Bougus went to seize the tank's collar, then made a quick fist and held himself back. Nathan dug his own fingernails into his palm. Bougus shouted, "SOMEDAY, NUMBNUTS, IT WILL BE REAL!" Then the sergeant grew quiet, a volume that seemed much more dangerous to Nathan. "You'll be in the middle of a hairy-assed furball and you will"—he resumed his shout—"DIE! With you around, the wing doesn't have to fear the enemy!"
Nathan gritted his teeth. "I should have blown your ass away."
The tank fired off a look that had challenge written all over it, and Nathan imagined himself taking the look, chomping down on it, swallowing it, then vomiting it back into the tank's face.
And then Bougus was in Nathan's face. "Is that right? GET OUT! GET OUT OF THAT COCKPIT! EVERYONE... OUT! OUT!"

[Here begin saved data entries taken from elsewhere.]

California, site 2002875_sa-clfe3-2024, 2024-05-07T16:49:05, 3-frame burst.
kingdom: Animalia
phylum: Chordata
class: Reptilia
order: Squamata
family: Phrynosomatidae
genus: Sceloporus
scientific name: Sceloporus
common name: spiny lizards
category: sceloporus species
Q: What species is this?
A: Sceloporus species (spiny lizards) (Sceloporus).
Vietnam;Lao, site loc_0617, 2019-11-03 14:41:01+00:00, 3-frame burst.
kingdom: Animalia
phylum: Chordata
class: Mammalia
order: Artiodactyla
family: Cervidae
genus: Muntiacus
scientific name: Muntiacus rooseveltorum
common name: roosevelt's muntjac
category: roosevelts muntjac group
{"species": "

Nathan unplugged the computer cable that attached his flight suit to the cockpit, then hustled out to join the rest of the recruits.
"OVER HERE! TOGETHER!"
The group formed a semicircle around Bougus, with Nathan and Hawkes on opposite ends.
Bougus turned to Nathan and pointed to the tank. "You! Grab his ass!"
Nathan grimaced. "Sir?"
"THAT'S AN ORDER! GRAB IT! EVERYONE LINE UP AND GRAB THE ASS OF THE MARINE NEXT TO YOU!"
As Nathan grasped the tank's butt, he saw Pags maneuver himself to a place behind Damphousse. She smirked at Pags. Nathan withdrew his hand from the tank as Shane stepped in front of him. He reached out to grab her.
Hawkes then cut between Shane and Nathan, blocking Nathan's hand. The tank locked a paw into position on one of Shane's cheeks.
Nathan's breath quickened. He considered yanking the tank around and beating the lousy pilot's face into a purple sheen, but then Bougus would take him into the latrine and do the same to him. Resignedly, he resumed clawing the tank's butt, feeling the bile build at the back of his throat.